Roman Catholic diocese in South Korea

The Diocese of Jeonju (Dioecesis Ieoniuensis) is a Latin Church ecclesiastical territory or diocese of the Catholic Church in South Korea. It is in the ecclesiastical province of the metropolitan Archdiocese of Gwangju, yet depends on the missionary Dicastery for Evangelization.

Its cathedra is in the Joongang Cathedral of the Sacred Heart of Jesus, in the episcopal see of Jeonju 전주시, Jeollabuk-do 전라북도. It also has a former cathedral, now Jeondong Church of the Sacred Heart of Jesus, in Jeonju. Both are named for the Sacred Heart of Jesus.

== History ==
- Established on 13 April 1937 by Pope Pius XI as the Apostolic Prefecture of Zenshu, on territory split off from the then Apostolic Vicariate of Taiku
- Renamed on 12 July 1950 by Pope Pius XII as Apostolic Prefecture of Jeonju 전주 / Chŏnju / 全州 (正體中文) / Ieoniuen(sis) (Latin)
- Promoted on 21 January 1957 as Apostolic Vicariate of Jeonju 전주 / Chŏnju / 全州 (正體中文) / Ieoniuen(sis) (Latin), hence entitled to a titular bishop.
- Promoted again by Pope John XXIII on 10 March 1962 as Diocese of Jeonju 전주 / Chŏnju / 全州 (正體中文) / Ieoniuen(sis) (Latin)

== Statistics ==
As of 2014, it pastorally served 190,465 Catholics (10.2% of 1,872,965 total) on 8,066 km^{2} in 93 parishes and 5 missions with 213 priests (209 diocesan, 4 religious), 341 lay religious (7 brothers, 334 sisters) and 42 seminarians.

### Dataset extract

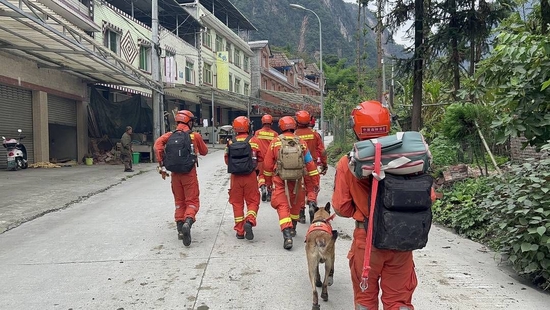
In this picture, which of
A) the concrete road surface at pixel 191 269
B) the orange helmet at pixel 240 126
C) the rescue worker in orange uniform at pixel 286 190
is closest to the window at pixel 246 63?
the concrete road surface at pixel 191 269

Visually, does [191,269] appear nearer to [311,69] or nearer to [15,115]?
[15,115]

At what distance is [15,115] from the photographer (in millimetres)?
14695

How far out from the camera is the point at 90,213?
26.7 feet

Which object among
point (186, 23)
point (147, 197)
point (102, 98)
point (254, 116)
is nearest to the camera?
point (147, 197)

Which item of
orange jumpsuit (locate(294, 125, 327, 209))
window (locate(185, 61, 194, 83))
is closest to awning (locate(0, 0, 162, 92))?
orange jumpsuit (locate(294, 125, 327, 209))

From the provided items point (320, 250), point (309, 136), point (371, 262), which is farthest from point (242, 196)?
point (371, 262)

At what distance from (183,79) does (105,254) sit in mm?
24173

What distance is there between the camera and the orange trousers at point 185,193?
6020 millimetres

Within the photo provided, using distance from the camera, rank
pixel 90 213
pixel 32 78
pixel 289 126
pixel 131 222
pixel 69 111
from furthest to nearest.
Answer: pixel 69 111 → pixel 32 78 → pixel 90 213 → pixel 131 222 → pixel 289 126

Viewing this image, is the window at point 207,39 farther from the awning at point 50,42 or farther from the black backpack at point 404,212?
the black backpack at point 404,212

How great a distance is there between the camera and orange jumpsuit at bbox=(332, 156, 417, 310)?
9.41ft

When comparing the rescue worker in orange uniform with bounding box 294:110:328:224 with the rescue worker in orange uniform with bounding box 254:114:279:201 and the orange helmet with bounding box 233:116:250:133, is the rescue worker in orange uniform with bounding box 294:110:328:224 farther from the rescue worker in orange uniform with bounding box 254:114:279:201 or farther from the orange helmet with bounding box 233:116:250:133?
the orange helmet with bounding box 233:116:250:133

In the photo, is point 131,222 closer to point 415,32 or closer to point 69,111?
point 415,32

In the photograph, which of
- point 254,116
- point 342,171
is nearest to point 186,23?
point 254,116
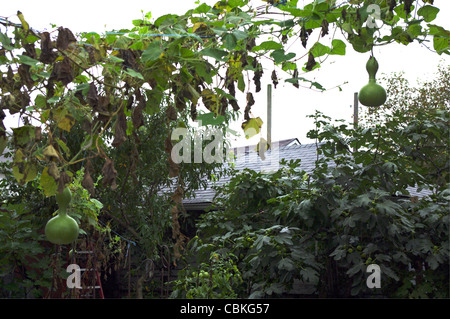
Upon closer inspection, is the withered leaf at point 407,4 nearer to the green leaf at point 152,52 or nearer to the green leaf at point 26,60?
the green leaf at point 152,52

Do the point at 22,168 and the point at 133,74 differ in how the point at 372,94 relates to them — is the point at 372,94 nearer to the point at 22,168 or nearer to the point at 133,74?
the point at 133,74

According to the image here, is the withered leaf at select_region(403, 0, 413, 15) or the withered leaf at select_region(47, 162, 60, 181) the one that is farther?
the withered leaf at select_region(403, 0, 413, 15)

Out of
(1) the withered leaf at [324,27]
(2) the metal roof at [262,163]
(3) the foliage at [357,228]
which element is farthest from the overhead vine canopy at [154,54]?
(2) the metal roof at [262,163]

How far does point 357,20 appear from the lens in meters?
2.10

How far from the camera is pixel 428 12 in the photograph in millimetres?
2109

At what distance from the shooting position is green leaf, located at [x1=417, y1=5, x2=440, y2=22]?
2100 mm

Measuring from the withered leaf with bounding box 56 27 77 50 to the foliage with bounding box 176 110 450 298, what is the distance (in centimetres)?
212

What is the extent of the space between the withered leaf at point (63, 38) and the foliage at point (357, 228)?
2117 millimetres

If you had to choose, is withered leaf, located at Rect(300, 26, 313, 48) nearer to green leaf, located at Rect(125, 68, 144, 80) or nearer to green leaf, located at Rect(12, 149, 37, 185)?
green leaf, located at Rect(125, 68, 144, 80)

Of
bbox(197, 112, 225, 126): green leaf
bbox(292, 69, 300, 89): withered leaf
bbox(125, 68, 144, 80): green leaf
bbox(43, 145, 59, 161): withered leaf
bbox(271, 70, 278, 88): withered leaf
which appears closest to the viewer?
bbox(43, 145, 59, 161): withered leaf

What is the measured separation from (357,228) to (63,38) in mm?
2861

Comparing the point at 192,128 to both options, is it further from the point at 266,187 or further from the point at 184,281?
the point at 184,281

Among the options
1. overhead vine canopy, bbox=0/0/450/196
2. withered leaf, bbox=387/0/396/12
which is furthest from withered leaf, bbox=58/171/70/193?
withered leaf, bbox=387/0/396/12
---
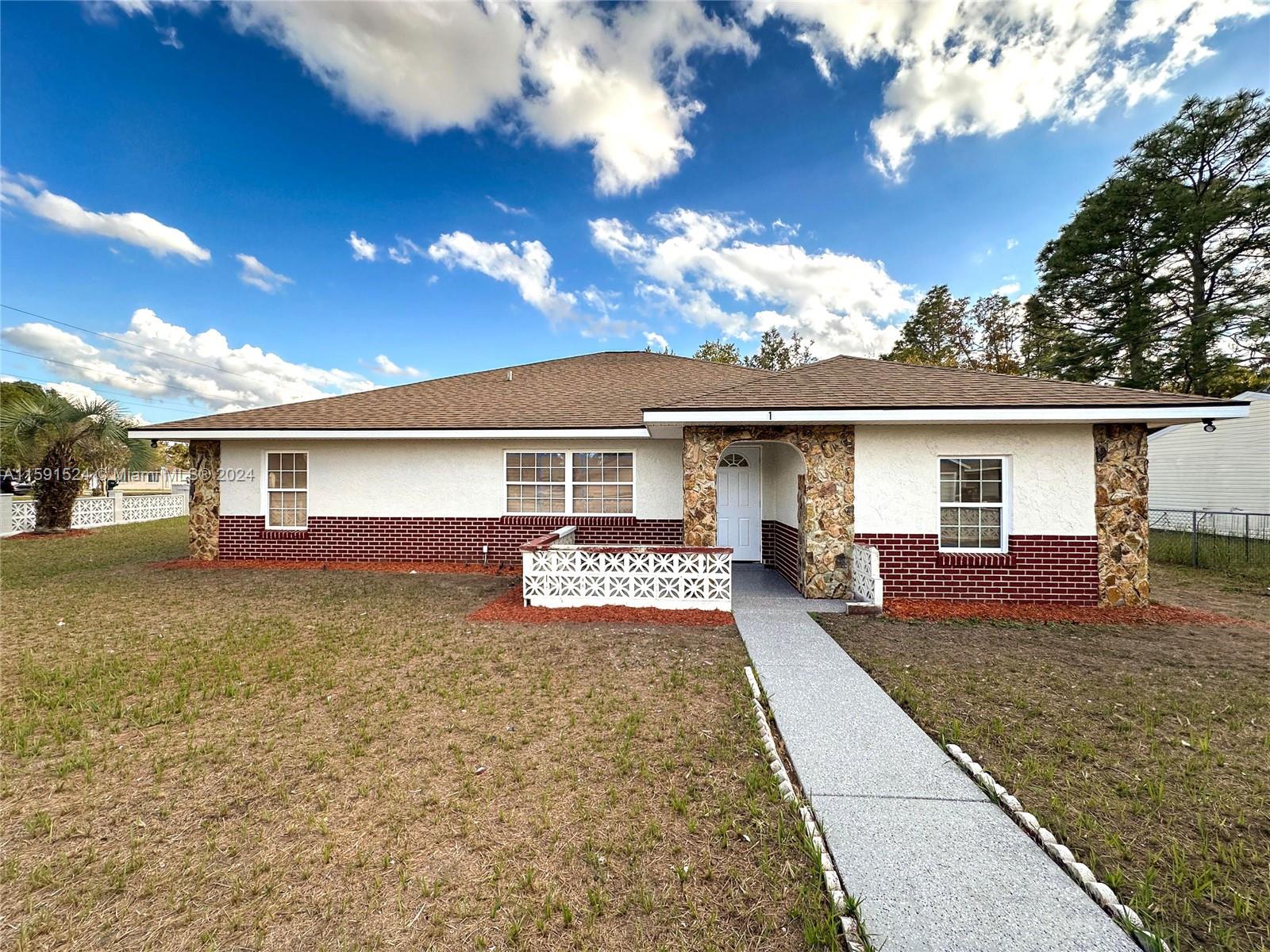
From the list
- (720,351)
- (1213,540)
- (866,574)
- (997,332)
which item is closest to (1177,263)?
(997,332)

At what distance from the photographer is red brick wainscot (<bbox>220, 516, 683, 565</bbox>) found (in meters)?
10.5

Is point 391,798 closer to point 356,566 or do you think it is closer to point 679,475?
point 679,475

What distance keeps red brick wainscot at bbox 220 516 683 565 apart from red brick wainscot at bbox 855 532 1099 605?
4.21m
* * *
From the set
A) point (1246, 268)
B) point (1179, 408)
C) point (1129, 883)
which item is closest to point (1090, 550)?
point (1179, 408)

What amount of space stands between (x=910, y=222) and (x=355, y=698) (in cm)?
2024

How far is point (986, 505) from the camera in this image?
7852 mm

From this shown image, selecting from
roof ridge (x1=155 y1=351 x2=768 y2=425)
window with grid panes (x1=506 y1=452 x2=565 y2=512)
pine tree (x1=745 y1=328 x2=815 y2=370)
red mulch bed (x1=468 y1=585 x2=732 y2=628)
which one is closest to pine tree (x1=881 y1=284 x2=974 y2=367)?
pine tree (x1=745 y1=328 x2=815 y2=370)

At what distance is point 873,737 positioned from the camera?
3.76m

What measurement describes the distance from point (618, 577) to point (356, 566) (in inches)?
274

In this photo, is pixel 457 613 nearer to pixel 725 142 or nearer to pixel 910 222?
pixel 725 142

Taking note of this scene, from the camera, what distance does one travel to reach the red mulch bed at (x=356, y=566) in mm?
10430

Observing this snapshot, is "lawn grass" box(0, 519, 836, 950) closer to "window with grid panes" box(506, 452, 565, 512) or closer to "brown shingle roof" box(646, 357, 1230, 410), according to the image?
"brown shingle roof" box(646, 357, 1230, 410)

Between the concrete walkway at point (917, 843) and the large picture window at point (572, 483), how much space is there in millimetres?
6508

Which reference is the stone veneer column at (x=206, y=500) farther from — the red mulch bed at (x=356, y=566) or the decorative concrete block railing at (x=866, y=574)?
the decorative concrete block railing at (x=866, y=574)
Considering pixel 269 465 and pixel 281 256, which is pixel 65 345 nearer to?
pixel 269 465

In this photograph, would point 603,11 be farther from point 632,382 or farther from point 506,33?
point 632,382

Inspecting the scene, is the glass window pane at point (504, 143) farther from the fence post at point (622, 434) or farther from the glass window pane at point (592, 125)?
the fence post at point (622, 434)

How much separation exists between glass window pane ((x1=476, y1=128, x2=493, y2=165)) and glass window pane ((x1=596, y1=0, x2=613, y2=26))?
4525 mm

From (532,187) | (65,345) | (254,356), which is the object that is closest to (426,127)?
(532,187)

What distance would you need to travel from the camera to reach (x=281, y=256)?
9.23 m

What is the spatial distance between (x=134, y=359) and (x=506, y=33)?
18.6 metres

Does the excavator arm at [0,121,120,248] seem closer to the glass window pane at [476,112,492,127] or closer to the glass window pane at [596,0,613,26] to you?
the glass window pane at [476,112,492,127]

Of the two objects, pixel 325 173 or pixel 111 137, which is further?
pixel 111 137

### Set of tasks
- 1) According to the Diocese of Jeonju text, how many parishes did the diocese have as of 2014?
- 2) Return the passage from the Diocese of Jeonju text that begins at the words "Its cathedra is" and stops after the words "Heart of Jesus.".
- 3) Resume the Diocese of Jeonju text after its last sentence.

### Task-by-task outputs
- 1) 93 parishes

- 2)
Its cathedra is in the Joongang Cathedral of the Sacred Heart of Jesus, in the episcopal see of Jeonju 전주시, Jeollabuk-do 전라북도. It also has a former cathedral, now Jeondong Church of the Sacred Heart of Jesus, in Jeonju. Both are named for the Sacred Heart of Jesus.

- 3)
==Ordinaries==
===Apostolic Prefects of Zenshu===
- Stephen Kim Yang-hong (1937–1941)
- Paul Jae-yong Ju (1941–1946)
- Bartolomeo Hyun-bae Kim (1947–1950)

===Apostolic Prefects of Jeonju===
- Bartolomeo Hyun-bae Kim (1950–1957)

===Apostolic Vicars of Jeonju===
- Bartolomeo Hyun-bae Kim (1957–1960)
- Peter Han Kong-ryel (1961–1962)

===Bishops of Jeonju===
- Peter Han Kong-ryel (1962–1971), appointed Archbishop of Gwangju
- Augustine Jae-deok Kim (1973–1981)
- Michael Pak Jeong-il (1982–1988), appointed Bishop of Masan
- Vincent Ri Pyung-ho (1990–2017)
- John Kim Son-tae (2017–present)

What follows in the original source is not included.